Objective ▸
Turn every line of the records below into a numbered list, leaving out the blank lines.

Data in this exercise ▸
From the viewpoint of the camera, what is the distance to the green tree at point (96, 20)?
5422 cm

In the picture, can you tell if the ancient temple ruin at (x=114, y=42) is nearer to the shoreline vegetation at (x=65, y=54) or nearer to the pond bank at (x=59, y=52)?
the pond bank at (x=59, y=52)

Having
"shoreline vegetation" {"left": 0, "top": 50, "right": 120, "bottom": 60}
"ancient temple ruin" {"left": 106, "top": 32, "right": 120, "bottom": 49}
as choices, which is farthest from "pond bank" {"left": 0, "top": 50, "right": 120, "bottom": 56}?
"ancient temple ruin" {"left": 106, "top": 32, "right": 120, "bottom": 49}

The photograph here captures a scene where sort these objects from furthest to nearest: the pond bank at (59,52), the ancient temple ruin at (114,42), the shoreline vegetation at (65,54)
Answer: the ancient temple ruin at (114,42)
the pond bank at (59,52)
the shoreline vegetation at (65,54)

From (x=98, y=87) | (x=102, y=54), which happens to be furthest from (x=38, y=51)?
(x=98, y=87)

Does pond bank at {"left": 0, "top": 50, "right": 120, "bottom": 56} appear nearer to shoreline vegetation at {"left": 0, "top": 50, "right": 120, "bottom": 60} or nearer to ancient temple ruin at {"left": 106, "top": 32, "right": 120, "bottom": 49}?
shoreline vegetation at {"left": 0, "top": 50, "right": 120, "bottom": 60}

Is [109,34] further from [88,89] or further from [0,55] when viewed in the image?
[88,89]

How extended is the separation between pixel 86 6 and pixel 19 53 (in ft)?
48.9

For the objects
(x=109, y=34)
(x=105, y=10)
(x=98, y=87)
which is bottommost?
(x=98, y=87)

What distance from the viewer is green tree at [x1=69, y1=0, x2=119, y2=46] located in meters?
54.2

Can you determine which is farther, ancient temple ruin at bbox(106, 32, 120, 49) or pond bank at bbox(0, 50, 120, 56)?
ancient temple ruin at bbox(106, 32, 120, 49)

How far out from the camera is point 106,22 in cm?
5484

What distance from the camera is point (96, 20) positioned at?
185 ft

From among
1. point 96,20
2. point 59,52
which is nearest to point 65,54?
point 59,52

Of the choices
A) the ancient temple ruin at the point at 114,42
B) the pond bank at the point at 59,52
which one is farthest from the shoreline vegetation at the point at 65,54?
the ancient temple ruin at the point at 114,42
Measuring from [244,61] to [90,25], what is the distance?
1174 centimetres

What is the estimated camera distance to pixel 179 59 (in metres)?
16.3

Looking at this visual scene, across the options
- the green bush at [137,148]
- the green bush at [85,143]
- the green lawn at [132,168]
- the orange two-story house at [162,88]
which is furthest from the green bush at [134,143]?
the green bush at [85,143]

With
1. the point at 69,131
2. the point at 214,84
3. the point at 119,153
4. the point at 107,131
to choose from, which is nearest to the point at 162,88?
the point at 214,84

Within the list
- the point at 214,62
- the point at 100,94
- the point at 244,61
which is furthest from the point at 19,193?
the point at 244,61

Answer to this problem ▸
1. From the viewpoint of the camera, what is the distance to the green tree at point (96, 20)?
2. 5422 cm
3. In the picture, can you tell if the ancient temple ruin at (x=114, y=42) is nearer to the shoreline vegetation at (x=65, y=54) or nearer to the pond bank at (x=59, y=52)?
4. the pond bank at (x=59, y=52)
5. Having
6. "shoreline vegetation" {"left": 0, "top": 50, "right": 120, "bottom": 60}
7. "ancient temple ruin" {"left": 106, "top": 32, "right": 120, "bottom": 49}
8. as choices, which is farthest from "pond bank" {"left": 0, "top": 50, "right": 120, "bottom": 56}?
9. "ancient temple ruin" {"left": 106, "top": 32, "right": 120, "bottom": 49}
10. The photograph here captures a scene where sort these objects from furthest to nearest: the pond bank at (59,52), the ancient temple ruin at (114,42), the shoreline vegetation at (65,54)
11. Answer: the ancient temple ruin at (114,42)
12. the pond bank at (59,52)
13. the shoreline vegetation at (65,54)
14. From (x=98, y=87) | (x=102, y=54), which happens to be furthest from (x=38, y=51)?
15. (x=98, y=87)
16. Does pond bank at {"left": 0, "top": 50, "right": 120, "bottom": 56} appear nearer to shoreline vegetation at {"left": 0, "top": 50, "right": 120, "bottom": 60} or nearer to ancient temple ruin at {"left": 106, "top": 32, "right": 120, "bottom": 49}?
17. shoreline vegetation at {"left": 0, "top": 50, "right": 120, "bottom": 60}
18. Is [109,34] further from [88,89] or further from [0,55] when viewed in the image?
19. [88,89]
20. How extended is the separation between pixel 86 6 and pixel 19 53 (in ft)?
21. 48.9
22. For the objects
23. (x=109, y=34)
24. (x=105, y=10)
25. (x=98, y=87)
26. which is bottommost?
27. (x=98, y=87)
28. What distance from the viewer is green tree at [x1=69, y1=0, x2=119, y2=46] located in meters?
29. 54.2
30. Can you determine which is farther, ancient temple ruin at bbox(106, 32, 120, 49) or pond bank at bbox(0, 50, 120, 56)?
31. ancient temple ruin at bbox(106, 32, 120, 49)
32. How far out from the camera is point 106,22 in cm?
33. 5484
34. What distance from the camera is point (96, 20) positioned at?
35. 185 ft
36. From among
37. 1. point 96,20
38. 2. point 59,52
39. which is nearest to point 65,54?
40. point 59,52
41. Of the choices
42. A) the ancient temple ruin at the point at 114,42
43. B) the pond bank at the point at 59,52
44. which one is farthest from the shoreline vegetation at the point at 65,54?
45. the ancient temple ruin at the point at 114,42
46. Measuring from [244,61] to [90,25], what is the distance?
47. 1174 centimetres
48. What is the estimated camera distance to pixel 179 59 (in metres)?
49. 16.3
50. Looking at this visual scene, across the options
51. - the green bush at [137,148]
52. - the green bush at [85,143]
53. - the green lawn at [132,168]
54. - the orange two-story house at [162,88]
55. which is furthest from the green bush at [134,143]?
56. the green bush at [85,143]
57. With
58. 1. the point at 69,131
59. 2. the point at 214,84
60. 3. the point at 119,153
61. 4. the point at 107,131
62. to choose from, which is nearest to the point at 162,88?
63. the point at 214,84
64. Within the list
65. - the point at 214,62
66. - the point at 100,94
67. - the point at 244,61
68. which is furthest from the point at 19,193?
69. the point at 244,61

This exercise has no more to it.